START PAGE EXTRACT
I have a few basic questions about more memory management related to data alignment. I'm focusing on 64-bit architecture by the way, if that matters.

  1. Say I reserve a big pool for my app. How do I properly set the size? I heard it's 1024 with the power of 2 or 3, then multiply from that? If true, why. If not, why.
  2. How do I properly align data in 64-bit architecture? Is it by size? For example, size of int8 on any address, size of int64 on 8-byte aligned base address, and size of more than that on 16-byte aligned address?
  3. Does malloc return an aligned address? If yes by how many bytes (or depends on architecture)?  Or I shouldn't assume at all and always have to align it first manually?

If there's anything else that may be related to these I should know, please let me know.

Thanks.

Typically malloc returns memory aligned to (at least) the most restrictive type on a given architecture.  You really don't have to worry about it unless you are doing something special. For instance it might return 4 byte aligned memory on a 32 bit machine and 8 byte aligned memory on a 64 bit machine. Since malloc has no idea what you are going to do with the memory, it has to do this.  If I remember correctly intel CPUs don't specifically require alignment but there used to be a performance penalty if your data wasn't aligned correctly. If you did this on some RISC processors however you would get the dreaded "bus error" and your program would crash, so in general it's best to make sure everything is aligned, but again unless you are doing something odd, it shouldn't be a problem.
END PAGE EXTRACT
• [ASSIGNMENT 1]: Quote the memory alignment discussion word for word, starting with "2. How do I" and going on through "it first manually?".
• [ASSIGNMENT 2]: In one to three sentences, explain why, according to the memory alignment discussion, malloc returns memory aligned to the most restrictive type on an architecture.
• [ASSIGNMENT 3]: Proceed with the memory alignment discussion from its final sentence onward.
The records that come after this point are separate material and have no connection to the memory alignment discussion.
START EXTRACTED ENTRIES
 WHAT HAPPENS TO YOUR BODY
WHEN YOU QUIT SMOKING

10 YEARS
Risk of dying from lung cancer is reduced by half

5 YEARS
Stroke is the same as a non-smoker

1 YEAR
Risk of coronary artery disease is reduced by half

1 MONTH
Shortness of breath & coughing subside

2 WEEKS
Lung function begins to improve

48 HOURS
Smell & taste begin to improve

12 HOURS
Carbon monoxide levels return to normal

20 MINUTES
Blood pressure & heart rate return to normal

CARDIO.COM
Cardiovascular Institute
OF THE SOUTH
END EXTRACTED ENTRIES
• [OUTPUT 1]:
2. How do I properly align data in 64-bit architecture? Is it by size? For example, size of int8 on any address, size of int64 on 8-byte aligned base address, and size of more than that on 16-byte aligned address?
  3. Does malloc return an aligned address? If yes by how many bytes (or depends on architecture)?  Or I shouldn't assume at all and always have to align it first manually?

• [OUTPUT 2]: Malloc has no idea what the memory will be used for. It therefore has to return memory aligned to at least the most restrictive type on the given architecture.

• [OUTPUT 3]:
If you are doing a custom allocator, like a slab allocator or some such, then you have to worry about such things.  Generally  however, you again just align to the natural architecture alignment. As for pool sizes, that's going to vary from machine to machine, depending on page sizes and probably other things. 

One trick I use on Windows 64 is to use. VirtualAlloc.  This lets you reserve a giant chunk of address space which is contiguous, yet not actually allocate the memory until needed.  You can get away with this because the address space is so huge, even if your memory isn't.

In any case any time you are allocating a lot of small objects you should generality do your own memory pool stuff for performance reasons assuming you care about that.